I have to admit, this doesn’t make any more sense.

Exhibit D: WTF

A china doll became a chemist, synthesized some LSD in the lab, took it, went to Wonderland and purchased a coat from the Mad Hatter? Just my best guess here.

Tuesday, December 15, 2009

How to Question the Value of Human Life

It happened the other day as I was browsing in Barnes & Noble. I looked to the left and encountered the following image:

First of all, you will realize that the book had to be faced out in order for this event to occur. I sincerely hope that the employee who made the decision to display the book in this way did so ironically.

It took me a moment to register the meaning and significance of the image before me. It could certainly be interpreted in several ways. People with a religious belief might interpret it as a sign of the end times. Ironically, it could also be regarded as the definitive rebuttal to theism. In any case, it left me with a sinking feeling that would not go away easily.

This image seemed to be mocking the the idea of human value. It was as if the book, simply by existing, challenged the concepts of progress, meaning and purpose. "I exist" it seemed to say, "What have you to say about your world now?"

I admit, it was a potent challenge. My initial reaction was one of bewilderment and resignation. I was almost prepared to concede the point and admit that there was no inherent meaning in the universe and that life was just a bizarre, pointless aberration.

But then something happened. Something deep inside of me rose up and entered the fray. Call it the divine spark, the human spirit, the essence of my being. Whatever you want to call it, it came to life with a response even more singular and powerful than the monolithic challenge issued by the book: "No."

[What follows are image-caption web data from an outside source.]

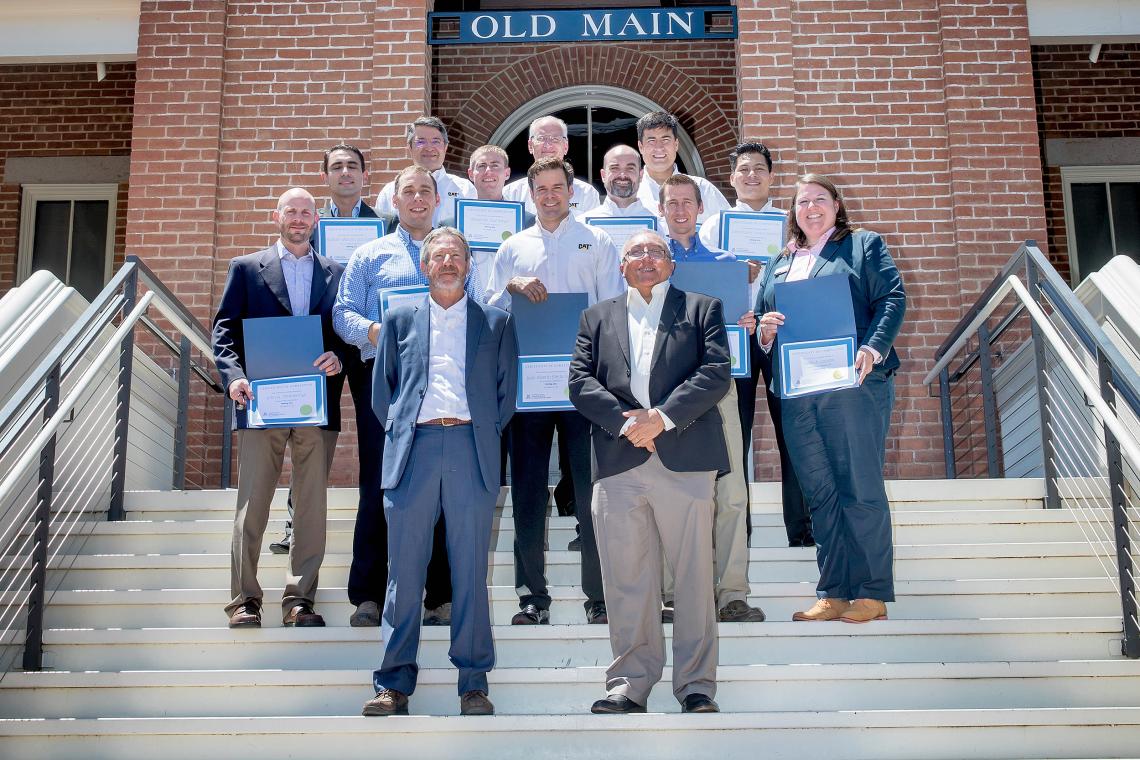 John Kemeny , chair of the UA Department of Mining and Geological Engineering, and Victor Tenorio , MGE professor of practice, with the inaugural class of 12 graduates of the Mining 360 Program. John Kemeny , chair of the UA Department of Mining and Geological Engineering, and Victor Tenorio , MGE professor of practice, with the inaugural class of 12 graduates of the Mining 360 Program.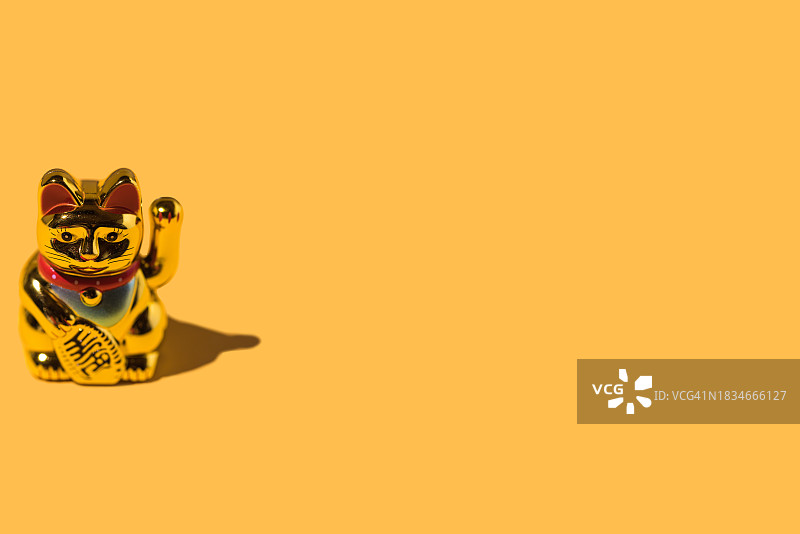 黄色背景下的金色招财猫：财富与好运的概念图片素材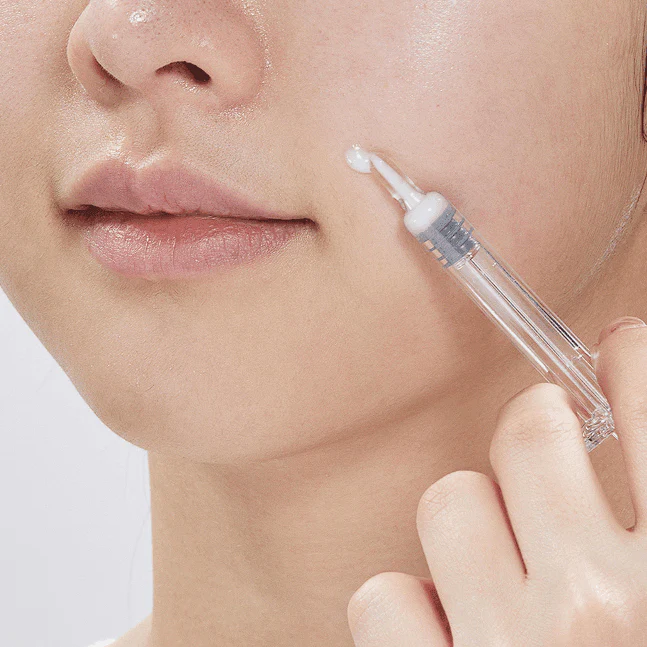 Close-up of woman applying VT COSMETIC Riddle Shot 1300 8ml serum on skin for targeted treatment.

It was a response that transcended all intellectual and emotional appeals. It was the will to live, that inexplicable, undeniable fire that burns deep within the heart of all beings. It was that voice that came to my rescue when all other defenses had been shattered. "No" it said, "I am, I assert my right to be, and no argument can stand against the ineffable mystery of manifest life."

I left Barnes & Noble in a state of peaceful contemplation. I had gained a renewed understanding of the dignity of human life. I realized that there is something inherent in life itself that gives it value and nothing we do can ever diminish that value in the slightest degree.